• [Required work]: The job is to find each line of the records below that includes the word "PUBLIC" and copy it.

=== Section Start ===

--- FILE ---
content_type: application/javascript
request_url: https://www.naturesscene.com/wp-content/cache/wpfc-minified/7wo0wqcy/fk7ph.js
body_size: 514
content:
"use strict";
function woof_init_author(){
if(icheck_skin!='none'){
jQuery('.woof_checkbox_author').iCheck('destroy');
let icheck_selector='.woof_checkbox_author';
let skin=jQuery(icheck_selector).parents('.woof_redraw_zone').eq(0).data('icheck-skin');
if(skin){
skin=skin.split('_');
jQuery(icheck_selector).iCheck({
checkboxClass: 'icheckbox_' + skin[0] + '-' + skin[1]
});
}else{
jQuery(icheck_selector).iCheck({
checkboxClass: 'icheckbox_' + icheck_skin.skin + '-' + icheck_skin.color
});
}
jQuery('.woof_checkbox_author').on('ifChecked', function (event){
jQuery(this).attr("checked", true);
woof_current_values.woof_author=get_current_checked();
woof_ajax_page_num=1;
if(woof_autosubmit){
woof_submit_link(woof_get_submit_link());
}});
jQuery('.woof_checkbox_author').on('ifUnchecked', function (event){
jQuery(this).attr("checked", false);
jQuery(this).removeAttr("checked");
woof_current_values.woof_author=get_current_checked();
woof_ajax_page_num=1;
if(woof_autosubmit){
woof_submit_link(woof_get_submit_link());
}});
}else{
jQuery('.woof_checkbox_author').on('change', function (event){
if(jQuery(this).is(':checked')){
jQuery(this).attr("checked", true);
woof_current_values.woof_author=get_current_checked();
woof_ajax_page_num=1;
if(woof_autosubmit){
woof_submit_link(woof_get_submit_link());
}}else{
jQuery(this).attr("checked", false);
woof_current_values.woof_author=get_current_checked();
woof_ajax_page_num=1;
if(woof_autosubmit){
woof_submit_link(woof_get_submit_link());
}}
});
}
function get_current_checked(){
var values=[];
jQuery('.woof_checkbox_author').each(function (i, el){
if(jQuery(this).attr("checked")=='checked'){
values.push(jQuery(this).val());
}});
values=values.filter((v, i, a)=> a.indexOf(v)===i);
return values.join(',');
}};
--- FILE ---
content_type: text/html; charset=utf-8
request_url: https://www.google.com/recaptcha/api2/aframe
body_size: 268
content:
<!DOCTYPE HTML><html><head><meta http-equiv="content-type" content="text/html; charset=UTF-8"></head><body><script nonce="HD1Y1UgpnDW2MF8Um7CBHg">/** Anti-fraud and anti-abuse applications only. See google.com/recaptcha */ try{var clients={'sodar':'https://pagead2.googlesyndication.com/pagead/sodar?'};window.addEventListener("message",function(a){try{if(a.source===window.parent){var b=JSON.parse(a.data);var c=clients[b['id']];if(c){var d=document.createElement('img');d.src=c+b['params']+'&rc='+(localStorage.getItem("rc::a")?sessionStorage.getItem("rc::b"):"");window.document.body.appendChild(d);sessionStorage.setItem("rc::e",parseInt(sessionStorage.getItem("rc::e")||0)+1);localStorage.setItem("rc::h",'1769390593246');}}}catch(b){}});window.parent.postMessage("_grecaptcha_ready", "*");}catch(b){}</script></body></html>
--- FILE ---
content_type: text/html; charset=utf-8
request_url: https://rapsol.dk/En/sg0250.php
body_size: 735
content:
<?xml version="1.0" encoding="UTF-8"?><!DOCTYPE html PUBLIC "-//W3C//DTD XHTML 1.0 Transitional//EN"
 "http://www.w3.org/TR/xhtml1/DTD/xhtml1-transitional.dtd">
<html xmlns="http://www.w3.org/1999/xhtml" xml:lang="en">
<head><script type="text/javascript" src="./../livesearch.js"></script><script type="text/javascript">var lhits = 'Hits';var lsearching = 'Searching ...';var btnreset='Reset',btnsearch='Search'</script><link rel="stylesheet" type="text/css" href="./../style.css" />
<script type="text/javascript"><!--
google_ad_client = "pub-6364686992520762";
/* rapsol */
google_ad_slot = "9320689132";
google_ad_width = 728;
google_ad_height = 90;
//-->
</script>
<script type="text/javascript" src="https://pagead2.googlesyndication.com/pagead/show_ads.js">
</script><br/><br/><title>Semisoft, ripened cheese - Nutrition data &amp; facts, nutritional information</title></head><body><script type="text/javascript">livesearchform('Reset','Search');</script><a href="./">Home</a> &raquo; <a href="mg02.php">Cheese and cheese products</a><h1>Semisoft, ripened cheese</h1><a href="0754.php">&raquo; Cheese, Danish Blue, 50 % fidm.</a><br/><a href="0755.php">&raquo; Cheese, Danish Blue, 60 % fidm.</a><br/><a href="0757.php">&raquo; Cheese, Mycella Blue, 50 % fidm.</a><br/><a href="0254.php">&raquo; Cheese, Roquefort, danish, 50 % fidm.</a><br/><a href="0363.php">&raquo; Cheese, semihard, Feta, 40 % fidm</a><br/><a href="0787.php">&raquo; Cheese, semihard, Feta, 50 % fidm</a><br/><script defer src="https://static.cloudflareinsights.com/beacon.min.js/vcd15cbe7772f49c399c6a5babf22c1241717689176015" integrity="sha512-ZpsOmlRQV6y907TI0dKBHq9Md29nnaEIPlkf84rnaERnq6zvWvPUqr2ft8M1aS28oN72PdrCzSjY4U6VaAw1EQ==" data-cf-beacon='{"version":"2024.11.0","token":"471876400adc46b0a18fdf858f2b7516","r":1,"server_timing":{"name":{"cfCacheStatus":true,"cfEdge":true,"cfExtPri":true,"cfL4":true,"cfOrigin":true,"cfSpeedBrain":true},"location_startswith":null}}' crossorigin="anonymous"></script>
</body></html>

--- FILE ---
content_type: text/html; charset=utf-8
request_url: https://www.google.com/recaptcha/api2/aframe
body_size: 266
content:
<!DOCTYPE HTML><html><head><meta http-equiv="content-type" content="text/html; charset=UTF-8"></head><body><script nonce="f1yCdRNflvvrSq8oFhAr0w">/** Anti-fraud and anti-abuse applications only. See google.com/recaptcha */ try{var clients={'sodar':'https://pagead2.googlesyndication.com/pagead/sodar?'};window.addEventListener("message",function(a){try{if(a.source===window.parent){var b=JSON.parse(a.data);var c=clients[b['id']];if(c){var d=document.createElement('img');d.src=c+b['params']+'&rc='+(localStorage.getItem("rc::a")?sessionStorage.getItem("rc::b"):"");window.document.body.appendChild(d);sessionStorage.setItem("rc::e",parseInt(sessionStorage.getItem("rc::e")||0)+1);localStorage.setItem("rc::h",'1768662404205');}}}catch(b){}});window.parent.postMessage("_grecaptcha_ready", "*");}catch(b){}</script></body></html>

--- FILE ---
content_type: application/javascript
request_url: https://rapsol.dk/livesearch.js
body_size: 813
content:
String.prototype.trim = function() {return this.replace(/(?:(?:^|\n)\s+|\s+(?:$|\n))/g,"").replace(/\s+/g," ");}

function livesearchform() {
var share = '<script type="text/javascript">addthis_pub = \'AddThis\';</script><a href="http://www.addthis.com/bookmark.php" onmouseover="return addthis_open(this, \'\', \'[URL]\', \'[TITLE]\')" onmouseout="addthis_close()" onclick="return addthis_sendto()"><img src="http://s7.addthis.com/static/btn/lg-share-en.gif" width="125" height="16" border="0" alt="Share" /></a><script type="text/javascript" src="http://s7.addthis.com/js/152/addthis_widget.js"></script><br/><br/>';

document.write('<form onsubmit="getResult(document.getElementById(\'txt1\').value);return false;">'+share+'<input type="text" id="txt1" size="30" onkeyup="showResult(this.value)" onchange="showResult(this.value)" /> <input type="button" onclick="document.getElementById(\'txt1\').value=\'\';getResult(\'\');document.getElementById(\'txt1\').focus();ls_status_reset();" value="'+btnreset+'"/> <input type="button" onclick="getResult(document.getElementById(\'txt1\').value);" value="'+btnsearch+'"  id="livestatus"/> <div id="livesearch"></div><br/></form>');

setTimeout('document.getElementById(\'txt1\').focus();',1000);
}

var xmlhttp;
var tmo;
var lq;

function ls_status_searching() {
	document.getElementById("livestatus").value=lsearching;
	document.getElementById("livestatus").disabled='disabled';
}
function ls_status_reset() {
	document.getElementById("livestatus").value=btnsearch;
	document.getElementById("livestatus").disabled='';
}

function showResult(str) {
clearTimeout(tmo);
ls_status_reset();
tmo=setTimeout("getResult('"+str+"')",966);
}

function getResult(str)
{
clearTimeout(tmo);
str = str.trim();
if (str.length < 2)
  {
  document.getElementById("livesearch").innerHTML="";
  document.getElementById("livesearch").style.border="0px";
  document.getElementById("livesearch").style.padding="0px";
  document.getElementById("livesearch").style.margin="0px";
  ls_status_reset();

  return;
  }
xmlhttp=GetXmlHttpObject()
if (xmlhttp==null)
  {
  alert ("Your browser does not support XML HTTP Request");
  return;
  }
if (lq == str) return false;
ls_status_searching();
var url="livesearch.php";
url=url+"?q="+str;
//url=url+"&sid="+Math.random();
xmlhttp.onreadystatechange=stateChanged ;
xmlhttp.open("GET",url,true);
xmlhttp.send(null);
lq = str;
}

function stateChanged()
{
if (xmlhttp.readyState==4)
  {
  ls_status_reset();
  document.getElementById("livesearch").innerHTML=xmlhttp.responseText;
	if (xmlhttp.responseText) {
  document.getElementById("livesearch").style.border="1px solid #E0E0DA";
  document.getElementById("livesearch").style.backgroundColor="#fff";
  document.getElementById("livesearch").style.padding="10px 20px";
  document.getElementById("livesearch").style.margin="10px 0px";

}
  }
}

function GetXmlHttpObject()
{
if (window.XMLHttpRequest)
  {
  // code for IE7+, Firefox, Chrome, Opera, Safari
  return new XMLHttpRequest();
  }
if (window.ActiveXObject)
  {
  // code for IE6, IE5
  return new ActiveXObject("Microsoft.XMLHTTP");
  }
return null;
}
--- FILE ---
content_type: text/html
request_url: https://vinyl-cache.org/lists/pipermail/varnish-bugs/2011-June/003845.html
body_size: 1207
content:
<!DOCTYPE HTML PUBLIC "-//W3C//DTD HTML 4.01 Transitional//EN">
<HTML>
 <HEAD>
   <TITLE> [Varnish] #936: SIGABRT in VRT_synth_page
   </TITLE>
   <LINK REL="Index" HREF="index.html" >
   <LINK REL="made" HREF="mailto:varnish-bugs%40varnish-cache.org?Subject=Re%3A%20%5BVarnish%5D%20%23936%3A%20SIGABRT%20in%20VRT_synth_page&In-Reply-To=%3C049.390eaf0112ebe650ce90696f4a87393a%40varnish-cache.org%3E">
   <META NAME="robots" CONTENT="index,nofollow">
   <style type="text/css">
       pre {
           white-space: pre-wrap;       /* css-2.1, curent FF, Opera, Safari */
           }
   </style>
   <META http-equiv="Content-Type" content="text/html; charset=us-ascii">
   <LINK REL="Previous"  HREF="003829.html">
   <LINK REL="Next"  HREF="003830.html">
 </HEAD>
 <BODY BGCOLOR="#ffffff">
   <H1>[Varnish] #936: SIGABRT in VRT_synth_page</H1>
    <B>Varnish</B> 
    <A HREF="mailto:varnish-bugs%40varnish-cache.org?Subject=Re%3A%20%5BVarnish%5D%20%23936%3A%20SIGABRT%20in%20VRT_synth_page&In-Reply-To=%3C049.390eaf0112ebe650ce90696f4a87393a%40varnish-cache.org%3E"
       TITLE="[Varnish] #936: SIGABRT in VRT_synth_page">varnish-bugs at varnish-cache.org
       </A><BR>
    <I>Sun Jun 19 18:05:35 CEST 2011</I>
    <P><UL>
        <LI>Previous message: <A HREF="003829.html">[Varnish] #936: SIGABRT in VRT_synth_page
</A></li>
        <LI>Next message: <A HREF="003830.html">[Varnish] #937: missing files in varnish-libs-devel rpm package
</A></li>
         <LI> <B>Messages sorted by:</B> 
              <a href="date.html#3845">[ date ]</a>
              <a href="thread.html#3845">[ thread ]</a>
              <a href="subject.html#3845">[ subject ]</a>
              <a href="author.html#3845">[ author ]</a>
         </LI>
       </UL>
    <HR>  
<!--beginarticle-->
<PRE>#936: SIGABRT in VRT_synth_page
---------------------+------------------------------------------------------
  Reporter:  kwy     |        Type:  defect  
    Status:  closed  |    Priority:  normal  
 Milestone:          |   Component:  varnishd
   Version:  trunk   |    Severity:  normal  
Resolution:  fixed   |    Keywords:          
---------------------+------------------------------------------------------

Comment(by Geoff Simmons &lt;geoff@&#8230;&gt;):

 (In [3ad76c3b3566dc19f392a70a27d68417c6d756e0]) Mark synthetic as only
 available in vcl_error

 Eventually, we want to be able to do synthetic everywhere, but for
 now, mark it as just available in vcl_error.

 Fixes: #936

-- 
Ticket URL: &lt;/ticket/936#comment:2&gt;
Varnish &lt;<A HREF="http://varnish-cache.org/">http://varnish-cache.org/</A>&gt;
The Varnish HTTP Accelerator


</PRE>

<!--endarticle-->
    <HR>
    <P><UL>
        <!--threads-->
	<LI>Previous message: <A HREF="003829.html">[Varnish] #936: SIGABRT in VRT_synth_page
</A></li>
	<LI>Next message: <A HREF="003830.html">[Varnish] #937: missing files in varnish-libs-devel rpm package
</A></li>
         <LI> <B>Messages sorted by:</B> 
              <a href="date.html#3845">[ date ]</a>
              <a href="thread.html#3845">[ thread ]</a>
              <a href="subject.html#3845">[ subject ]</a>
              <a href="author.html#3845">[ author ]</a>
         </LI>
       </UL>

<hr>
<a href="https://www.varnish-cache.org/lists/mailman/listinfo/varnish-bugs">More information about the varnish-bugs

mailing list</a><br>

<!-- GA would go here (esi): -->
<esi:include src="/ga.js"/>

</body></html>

=== Section End ===

• [Response to the exercise]:
<?xml version="1.0" encoding="UTF-8"?><!DOCTYPE html PUBLIC "-//W3C//DTD XHTML 1.0 Transitional//EN"
<!DOCTYPE HTML PUBLIC "-//W3C//DTD HTML 4.01 Transitional//EN">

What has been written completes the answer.